Format the entries in the stretch from the line containing "Is (258,485) farther" through the end of the entries as a two-column CSV with the headers "text" and "answer". Give one row per entry, put each value in a single quoted field, and replace any line breaks with spaces.

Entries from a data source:
+++
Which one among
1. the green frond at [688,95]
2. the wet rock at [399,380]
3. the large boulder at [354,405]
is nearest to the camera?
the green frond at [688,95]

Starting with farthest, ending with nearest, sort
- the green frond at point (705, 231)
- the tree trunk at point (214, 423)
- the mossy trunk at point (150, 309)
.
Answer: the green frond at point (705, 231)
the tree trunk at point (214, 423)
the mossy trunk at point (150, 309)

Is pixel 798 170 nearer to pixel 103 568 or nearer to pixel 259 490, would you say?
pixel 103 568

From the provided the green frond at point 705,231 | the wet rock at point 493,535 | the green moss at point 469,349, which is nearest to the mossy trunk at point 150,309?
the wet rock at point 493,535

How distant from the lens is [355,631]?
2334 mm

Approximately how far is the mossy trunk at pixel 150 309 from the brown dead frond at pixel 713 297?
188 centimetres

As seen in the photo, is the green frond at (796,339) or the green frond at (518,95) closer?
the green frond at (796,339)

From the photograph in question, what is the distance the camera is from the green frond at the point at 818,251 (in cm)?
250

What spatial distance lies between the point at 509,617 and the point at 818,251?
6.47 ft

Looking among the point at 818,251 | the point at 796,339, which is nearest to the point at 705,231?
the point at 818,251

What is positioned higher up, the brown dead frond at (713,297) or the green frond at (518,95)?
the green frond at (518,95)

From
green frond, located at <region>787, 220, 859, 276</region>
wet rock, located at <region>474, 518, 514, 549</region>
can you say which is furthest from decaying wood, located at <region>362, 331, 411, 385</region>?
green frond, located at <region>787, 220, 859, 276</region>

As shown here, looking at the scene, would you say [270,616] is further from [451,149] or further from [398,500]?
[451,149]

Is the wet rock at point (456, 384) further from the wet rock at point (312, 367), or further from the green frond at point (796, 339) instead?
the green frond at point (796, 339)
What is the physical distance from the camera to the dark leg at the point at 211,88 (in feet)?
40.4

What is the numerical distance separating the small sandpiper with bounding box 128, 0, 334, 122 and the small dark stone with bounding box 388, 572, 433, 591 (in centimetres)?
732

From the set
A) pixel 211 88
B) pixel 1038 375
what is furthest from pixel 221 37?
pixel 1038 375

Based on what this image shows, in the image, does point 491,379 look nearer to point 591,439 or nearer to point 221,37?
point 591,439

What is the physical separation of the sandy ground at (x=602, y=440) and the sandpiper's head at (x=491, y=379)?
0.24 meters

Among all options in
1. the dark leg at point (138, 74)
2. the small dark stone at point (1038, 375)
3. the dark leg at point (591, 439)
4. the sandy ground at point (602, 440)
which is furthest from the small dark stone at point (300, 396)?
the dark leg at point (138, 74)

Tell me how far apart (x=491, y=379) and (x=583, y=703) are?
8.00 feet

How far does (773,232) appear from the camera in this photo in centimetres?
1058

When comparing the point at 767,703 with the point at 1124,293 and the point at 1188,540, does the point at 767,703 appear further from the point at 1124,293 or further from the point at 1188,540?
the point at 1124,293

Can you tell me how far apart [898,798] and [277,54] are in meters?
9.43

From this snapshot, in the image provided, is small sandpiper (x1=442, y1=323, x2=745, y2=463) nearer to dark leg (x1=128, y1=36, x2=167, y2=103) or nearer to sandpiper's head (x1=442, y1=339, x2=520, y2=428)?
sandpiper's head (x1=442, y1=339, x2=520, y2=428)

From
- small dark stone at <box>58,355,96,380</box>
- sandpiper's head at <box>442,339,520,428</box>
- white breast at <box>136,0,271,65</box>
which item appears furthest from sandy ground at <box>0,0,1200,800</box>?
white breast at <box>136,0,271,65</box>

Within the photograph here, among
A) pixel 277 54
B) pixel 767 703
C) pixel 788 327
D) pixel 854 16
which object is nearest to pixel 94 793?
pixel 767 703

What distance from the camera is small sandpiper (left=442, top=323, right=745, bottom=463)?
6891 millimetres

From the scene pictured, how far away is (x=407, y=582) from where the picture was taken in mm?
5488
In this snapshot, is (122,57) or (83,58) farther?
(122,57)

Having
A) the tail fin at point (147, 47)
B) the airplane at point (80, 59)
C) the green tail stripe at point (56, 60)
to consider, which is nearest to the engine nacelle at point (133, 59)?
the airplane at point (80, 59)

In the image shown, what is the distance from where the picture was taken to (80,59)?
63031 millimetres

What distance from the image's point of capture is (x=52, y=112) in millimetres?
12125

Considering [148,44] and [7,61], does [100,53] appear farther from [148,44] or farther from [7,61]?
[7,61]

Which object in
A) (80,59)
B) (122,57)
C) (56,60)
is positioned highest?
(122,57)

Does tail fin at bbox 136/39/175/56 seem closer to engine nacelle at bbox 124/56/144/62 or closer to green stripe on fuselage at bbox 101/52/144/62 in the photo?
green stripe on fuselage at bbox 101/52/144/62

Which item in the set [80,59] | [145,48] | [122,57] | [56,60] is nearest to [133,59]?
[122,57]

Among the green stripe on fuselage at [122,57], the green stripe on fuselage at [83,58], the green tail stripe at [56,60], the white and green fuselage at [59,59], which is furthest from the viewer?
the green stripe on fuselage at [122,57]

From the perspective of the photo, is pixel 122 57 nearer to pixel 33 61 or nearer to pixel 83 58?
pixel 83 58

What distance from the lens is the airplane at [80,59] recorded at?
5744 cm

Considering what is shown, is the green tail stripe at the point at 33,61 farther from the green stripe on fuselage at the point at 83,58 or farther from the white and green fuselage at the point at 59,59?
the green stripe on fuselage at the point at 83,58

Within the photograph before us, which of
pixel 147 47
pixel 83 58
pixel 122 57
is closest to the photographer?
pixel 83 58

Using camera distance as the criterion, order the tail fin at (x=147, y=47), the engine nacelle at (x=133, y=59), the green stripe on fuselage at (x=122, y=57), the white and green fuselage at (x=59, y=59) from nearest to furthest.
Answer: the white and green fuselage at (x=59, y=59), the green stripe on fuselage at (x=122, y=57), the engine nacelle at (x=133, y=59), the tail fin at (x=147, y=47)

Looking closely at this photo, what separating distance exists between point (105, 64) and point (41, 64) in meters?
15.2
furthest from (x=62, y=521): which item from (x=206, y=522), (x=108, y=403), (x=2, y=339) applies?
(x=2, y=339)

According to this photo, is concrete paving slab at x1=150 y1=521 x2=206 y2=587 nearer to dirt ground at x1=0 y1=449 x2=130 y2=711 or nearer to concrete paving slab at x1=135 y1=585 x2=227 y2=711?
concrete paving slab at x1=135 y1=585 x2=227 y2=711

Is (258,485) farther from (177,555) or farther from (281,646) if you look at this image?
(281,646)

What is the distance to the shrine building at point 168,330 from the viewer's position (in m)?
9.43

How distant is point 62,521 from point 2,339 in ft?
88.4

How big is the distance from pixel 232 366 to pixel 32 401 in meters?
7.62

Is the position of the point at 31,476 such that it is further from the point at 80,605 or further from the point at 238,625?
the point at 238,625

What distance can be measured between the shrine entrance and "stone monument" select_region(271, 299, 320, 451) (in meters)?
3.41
+++
Reply to the exercise →
text,answer
"Is (258,485) farther from (177,555) or farther from (281,646) if you look at this image?","(281,646)"
"What is the distance to the shrine building at point 168,330 from the viewer's position (in m)?","9.43"
"How distant is point 62,521 from point 2,339 in ft?","88.4"
"How big is the distance from pixel 232 366 to pixel 32 401 in meters?","7.62"
"Is the position of the point at 31,476 such that it is further from the point at 80,605 or further from the point at 238,625?","the point at 238,625"
"What distance can be measured between the shrine entrance and ""stone monument"" select_region(271, 299, 320, 451) (in meters)?","3.41"